Eadweard Muybridge, the famed photographer of motion studies and an individual considered the "father of cinema," is the subject of a upcoming exhibit at the San Francisco Museum of Modern Art (February 26 through June 7). The exhibit, "Helios: Eadweard Muybridge in a Time of Change," is also the subject of an article in today's San Francisco Chronicle.

Best known for his revolutionary studies of human and animal locomotion, which evolved into some of the earliest motion pictures, Muybridge (1830-1904) was also an accomplished landscape photographer, a pioneering documentarian, and a restlessly inventive entrepreneur. 

This upcoming retrospective is the first to examine the full scope of Muybridge's vision, as well as his pivotal role in the creative transformation of 19th-century culture. The British-born Muybridge began his artistic career in the 1860s in California — then as now a fertile ground for innovation — and his images vividly capture a rapidly changing West. Bringing together hundreds of photographs and other objects made between 1858 and 1893, the exhibition offers a panoramic view of Muybridge's work within the landscape of his times.
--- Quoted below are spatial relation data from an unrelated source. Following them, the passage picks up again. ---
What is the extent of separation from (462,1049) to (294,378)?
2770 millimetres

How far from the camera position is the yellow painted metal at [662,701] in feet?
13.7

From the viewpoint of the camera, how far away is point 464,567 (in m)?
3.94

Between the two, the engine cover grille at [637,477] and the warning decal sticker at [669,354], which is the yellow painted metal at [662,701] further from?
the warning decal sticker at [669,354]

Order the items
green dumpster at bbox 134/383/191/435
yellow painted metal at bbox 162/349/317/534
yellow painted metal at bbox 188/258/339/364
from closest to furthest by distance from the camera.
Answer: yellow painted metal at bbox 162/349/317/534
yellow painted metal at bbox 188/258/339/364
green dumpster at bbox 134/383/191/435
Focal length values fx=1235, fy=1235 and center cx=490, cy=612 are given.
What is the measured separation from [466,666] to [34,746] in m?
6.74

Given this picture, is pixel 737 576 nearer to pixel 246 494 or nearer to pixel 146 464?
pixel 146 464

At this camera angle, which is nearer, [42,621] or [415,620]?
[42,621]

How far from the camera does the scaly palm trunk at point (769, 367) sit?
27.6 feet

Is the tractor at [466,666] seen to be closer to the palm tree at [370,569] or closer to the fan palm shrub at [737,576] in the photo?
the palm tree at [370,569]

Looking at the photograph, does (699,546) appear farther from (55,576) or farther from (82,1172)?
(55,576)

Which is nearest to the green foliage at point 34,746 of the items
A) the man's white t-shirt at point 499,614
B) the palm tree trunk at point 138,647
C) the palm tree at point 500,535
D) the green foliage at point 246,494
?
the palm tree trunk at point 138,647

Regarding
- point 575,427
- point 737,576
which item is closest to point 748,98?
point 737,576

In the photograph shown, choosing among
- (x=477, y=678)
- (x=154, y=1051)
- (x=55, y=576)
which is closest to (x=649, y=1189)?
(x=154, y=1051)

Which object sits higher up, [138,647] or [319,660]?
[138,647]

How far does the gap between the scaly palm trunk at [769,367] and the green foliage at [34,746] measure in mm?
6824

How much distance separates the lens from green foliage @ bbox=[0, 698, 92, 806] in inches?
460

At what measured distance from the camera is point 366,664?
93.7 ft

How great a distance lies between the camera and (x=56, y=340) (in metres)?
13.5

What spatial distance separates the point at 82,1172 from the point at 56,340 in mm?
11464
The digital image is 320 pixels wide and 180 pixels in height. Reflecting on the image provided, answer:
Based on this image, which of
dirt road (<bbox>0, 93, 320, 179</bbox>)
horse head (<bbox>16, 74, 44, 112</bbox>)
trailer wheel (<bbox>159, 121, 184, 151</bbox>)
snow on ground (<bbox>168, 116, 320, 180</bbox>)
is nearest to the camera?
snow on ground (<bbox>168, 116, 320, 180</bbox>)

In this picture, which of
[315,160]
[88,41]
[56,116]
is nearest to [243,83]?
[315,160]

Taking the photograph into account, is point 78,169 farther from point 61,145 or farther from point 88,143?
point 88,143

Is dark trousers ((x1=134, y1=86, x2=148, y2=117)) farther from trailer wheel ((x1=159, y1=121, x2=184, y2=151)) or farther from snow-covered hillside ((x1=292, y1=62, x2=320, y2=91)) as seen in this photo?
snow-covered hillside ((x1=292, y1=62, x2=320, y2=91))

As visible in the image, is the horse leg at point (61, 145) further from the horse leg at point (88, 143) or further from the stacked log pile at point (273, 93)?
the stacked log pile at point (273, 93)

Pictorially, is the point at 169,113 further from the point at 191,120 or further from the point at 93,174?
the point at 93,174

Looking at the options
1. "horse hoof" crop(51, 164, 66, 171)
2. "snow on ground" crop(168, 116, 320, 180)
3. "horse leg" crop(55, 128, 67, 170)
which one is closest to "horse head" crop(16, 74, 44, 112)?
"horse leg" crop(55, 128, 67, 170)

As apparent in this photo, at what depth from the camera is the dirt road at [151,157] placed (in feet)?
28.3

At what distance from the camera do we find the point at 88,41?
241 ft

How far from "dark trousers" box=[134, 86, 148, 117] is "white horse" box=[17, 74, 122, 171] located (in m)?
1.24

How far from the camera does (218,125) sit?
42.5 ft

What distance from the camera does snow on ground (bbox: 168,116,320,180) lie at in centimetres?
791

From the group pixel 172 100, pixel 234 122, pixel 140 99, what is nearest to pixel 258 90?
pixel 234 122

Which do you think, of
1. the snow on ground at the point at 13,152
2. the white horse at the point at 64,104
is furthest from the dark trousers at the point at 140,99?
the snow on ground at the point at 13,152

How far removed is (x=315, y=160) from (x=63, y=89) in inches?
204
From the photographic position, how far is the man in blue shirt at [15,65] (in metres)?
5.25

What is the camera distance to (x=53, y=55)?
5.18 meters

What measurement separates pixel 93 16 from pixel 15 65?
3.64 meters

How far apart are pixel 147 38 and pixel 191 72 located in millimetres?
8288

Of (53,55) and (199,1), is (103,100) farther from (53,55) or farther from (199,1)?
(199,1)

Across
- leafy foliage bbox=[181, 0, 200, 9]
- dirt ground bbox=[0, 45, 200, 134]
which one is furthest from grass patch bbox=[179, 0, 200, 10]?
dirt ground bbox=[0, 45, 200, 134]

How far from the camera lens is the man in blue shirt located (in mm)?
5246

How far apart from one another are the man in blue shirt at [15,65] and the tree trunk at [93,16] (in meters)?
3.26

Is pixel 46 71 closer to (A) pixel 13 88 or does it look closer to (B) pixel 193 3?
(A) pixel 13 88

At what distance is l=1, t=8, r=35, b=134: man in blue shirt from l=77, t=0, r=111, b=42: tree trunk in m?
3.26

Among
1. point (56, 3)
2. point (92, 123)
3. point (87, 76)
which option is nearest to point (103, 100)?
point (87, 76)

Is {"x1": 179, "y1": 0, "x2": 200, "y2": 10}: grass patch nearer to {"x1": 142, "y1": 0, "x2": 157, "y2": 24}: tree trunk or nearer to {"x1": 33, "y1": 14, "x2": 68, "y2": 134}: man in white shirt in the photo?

Eadweard Muybridge, Jumping over boy's back (leap frog). Plate 169, 1887;
collotype on paper; Corcoran Gallery of Art, Washington, D.C.
image courtesy of SFMOMA

Among the contributors to the accompanying exhibition catalog is Rebeca Solnit. The acclaimed San Francisco writer has also authored an earlier book on the photographer, River of Shadows: Eadweard Muybridge and the Technological Wild West, as well as being a contributor to Left in the Dark: Portraits of San Francisco Movie Theaters.